Hoyt Curtin: It was about these two curlews, they were just a pair, and they were flying over a field and this doggoned farmer picks up a shotgun and blows the lady away.
Doug Allen: It was punky stuff, like a new wave band. It’s weird. It was like Dolly Parton meets Devo.
Curtin: That’s right. Some of it is very inventive and some of it isn’t. (laughs) Why go to Julliard?
Allen: I applied to RISD in 1973. You can never really erase yourself.
Curtin: You let the action handle it.
•••
Allen: I did that for a couple of years.
Curtin: We really had fun doing that. They’re still doing that.
Allen: There definitely was a scene. It became national.
Curtin: It was a beautiful thing but it didn’t catch on.
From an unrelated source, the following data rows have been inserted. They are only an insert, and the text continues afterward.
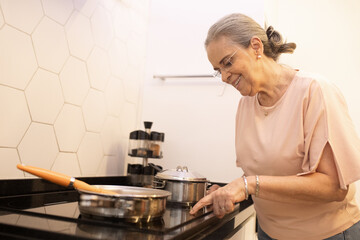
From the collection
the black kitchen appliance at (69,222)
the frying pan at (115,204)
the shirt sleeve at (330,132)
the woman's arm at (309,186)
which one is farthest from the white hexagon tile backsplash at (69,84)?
the shirt sleeve at (330,132)

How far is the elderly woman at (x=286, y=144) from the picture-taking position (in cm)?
88

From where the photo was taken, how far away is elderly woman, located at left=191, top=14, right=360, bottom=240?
2.90 feet

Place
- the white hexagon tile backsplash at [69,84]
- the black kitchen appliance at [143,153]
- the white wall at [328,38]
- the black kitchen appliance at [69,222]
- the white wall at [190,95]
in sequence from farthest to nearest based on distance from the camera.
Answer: the white wall at [328,38] → the white wall at [190,95] → the black kitchen appliance at [143,153] → the white hexagon tile backsplash at [69,84] → the black kitchen appliance at [69,222]

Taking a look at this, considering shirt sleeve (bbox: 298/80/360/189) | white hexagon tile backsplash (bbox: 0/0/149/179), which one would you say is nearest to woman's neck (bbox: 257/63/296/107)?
shirt sleeve (bbox: 298/80/360/189)

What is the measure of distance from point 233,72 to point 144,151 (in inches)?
25.5

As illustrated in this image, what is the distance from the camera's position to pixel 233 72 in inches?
41.8

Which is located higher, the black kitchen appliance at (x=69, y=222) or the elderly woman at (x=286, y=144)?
the elderly woman at (x=286, y=144)

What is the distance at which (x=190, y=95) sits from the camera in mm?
1754

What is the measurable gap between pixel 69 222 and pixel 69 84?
0.70 metres

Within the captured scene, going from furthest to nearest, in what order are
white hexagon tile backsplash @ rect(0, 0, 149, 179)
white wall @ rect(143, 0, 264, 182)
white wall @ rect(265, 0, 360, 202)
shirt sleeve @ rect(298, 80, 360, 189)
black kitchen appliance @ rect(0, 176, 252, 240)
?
white wall @ rect(265, 0, 360, 202), white wall @ rect(143, 0, 264, 182), white hexagon tile backsplash @ rect(0, 0, 149, 179), shirt sleeve @ rect(298, 80, 360, 189), black kitchen appliance @ rect(0, 176, 252, 240)

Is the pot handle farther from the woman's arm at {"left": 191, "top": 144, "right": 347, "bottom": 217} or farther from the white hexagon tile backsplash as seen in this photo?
the white hexagon tile backsplash

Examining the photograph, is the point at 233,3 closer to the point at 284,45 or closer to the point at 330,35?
the point at 330,35

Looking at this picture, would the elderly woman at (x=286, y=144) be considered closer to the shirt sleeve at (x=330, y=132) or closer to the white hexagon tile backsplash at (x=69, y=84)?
the shirt sleeve at (x=330, y=132)

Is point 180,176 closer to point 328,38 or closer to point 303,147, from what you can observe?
point 303,147
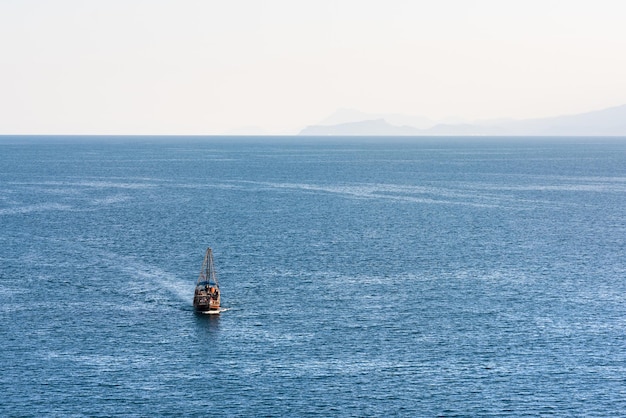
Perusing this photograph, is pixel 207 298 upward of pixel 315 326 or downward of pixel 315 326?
upward

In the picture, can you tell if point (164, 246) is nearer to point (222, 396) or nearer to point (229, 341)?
point (229, 341)

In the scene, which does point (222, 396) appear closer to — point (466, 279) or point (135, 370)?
point (135, 370)

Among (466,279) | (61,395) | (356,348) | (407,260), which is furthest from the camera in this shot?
(407,260)

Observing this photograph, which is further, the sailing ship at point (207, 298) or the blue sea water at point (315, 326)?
the sailing ship at point (207, 298)

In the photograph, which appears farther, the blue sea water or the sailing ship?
the sailing ship

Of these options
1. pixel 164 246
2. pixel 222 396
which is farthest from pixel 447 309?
pixel 164 246

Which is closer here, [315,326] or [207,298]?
[315,326]

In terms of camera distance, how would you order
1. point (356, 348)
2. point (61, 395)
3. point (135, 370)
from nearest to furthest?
point (61, 395) < point (135, 370) < point (356, 348)

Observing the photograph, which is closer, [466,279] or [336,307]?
[336,307]

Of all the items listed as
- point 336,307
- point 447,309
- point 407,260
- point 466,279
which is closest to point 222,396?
point 336,307
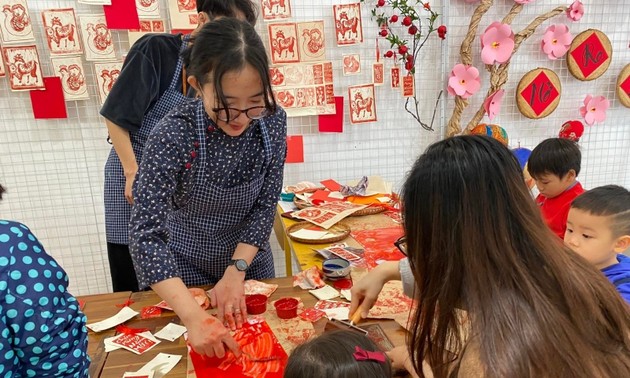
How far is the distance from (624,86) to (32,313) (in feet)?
12.1

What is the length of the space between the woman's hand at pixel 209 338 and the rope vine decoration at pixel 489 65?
227 centimetres

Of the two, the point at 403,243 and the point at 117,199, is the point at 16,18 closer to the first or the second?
the point at 117,199

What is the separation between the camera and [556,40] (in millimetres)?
2986

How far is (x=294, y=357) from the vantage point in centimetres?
93

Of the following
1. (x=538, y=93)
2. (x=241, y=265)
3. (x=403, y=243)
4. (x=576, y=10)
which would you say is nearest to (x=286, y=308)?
(x=241, y=265)

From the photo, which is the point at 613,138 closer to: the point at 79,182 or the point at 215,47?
the point at 215,47

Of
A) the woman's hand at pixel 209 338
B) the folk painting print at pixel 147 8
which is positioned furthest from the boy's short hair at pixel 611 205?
the folk painting print at pixel 147 8

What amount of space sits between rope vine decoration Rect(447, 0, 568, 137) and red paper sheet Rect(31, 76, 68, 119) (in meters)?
2.37

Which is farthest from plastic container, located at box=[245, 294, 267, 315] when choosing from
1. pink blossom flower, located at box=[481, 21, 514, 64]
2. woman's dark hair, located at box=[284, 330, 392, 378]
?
pink blossom flower, located at box=[481, 21, 514, 64]

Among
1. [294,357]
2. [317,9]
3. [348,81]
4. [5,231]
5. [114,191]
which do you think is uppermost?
[317,9]

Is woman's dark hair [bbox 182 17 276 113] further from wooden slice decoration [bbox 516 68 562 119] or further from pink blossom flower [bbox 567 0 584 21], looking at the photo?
pink blossom flower [bbox 567 0 584 21]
Allen: I would put on my sport jacket and take my portfolio around to magazines; I think I only got one gig doing a strip for High Times.
•••
Curtin: As I remember, it was about ladies on an alien planet who turned into tarantulas.
Allen: There was one called Dorette International, where I would find tap handles, old plexiglass, every different beer brand buried into the ground.
Curtin: That’s how that was done. First they made two, maybe three years of new things.
Allen: There were just stacks of them at all the shops, especially in record stores along Thayer Street.
Curtin: I didn’t have any idea, I hadn't seen anything.